# Start of Listing
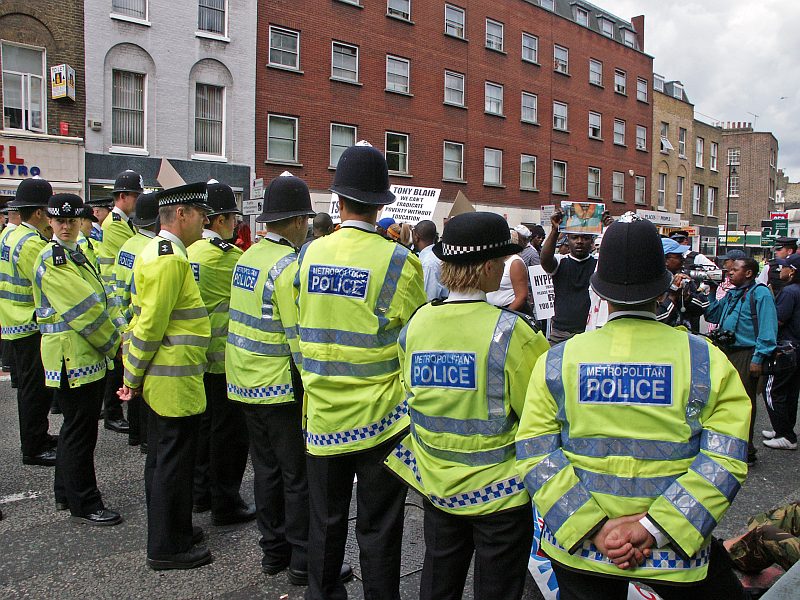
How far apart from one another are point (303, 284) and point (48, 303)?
276 cm

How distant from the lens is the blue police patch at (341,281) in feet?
10.5

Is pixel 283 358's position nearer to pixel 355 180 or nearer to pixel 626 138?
pixel 355 180

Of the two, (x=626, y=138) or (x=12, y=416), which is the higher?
(x=626, y=138)

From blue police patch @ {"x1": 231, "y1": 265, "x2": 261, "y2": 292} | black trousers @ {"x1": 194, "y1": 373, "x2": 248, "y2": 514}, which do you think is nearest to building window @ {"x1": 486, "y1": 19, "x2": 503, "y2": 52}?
black trousers @ {"x1": 194, "y1": 373, "x2": 248, "y2": 514}

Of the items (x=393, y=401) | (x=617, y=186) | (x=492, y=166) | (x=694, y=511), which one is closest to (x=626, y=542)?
(x=694, y=511)

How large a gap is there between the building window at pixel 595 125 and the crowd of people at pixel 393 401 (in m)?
31.4

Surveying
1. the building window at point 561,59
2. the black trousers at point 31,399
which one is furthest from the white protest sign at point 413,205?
the building window at point 561,59

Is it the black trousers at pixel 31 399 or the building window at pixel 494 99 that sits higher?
the building window at pixel 494 99

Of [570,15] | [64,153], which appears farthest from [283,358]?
[570,15]

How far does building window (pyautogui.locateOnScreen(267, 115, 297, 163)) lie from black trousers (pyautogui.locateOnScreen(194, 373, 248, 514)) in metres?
18.1

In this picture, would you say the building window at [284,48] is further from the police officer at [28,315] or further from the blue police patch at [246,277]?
the blue police patch at [246,277]

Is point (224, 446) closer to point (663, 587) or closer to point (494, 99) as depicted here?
point (663, 587)

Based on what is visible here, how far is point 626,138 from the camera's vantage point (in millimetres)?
36906

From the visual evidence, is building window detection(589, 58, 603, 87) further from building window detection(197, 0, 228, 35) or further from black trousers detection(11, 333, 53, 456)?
black trousers detection(11, 333, 53, 456)
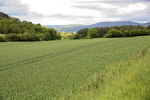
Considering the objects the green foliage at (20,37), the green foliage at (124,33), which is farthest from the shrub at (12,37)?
the green foliage at (124,33)

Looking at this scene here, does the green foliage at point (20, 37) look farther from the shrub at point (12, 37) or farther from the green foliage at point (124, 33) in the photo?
the green foliage at point (124, 33)

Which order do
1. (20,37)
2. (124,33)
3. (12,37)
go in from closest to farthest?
(12,37) < (20,37) < (124,33)

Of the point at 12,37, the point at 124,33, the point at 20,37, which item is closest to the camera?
the point at 12,37

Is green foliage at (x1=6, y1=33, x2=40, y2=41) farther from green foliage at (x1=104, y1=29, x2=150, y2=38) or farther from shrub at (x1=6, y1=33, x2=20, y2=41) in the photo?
green foliage at (x1=104, y1=29, x2=150, y2=38)

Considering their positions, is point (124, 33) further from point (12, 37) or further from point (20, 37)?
point (12, 37)

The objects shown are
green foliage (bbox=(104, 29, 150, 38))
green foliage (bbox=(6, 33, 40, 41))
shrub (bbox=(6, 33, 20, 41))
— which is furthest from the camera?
green foliage (bbox=(104, 29, 150, 38))

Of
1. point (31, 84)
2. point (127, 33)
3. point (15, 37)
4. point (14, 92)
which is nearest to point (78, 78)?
point (31, 84)

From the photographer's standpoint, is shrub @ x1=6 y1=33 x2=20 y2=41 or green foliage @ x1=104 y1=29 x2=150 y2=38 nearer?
shrub @ x1=6 y1=33 x2=20 y2=41

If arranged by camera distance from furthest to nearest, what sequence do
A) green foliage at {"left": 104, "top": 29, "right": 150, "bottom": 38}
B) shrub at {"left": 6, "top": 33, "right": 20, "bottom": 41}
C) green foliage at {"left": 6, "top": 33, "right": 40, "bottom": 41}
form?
green foliage at {"left": 104, "top": 29, "right": 150, "bottom": 38}
green foliage at {"left": 6, "top": 33, "right": 40, "bottom": 41}
shrub at {"left": 6, "top": 33, "right": 20, "bottom": 41}

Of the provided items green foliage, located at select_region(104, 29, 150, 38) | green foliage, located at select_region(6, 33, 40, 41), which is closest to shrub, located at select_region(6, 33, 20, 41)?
green foliage, located at select_region(6, 33, 40, 41)

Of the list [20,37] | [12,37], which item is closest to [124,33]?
[20,37]

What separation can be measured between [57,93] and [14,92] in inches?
100

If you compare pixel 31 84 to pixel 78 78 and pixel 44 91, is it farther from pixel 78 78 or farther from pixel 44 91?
pixel 78 78

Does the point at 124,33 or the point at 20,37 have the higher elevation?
the point at 124,33
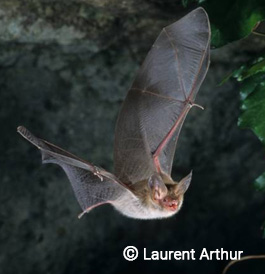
# End of Listing
— Given task —
Please pull out each line in the items above that contains the word "furthest". Case counts, so match capital and lowercase letters precisely.

— Right answer —
which one is furthest from the white protest sign at point 413,205?
— which is furthest from the camera?
If arranged by camera distance from furthest to nearest, what sequence do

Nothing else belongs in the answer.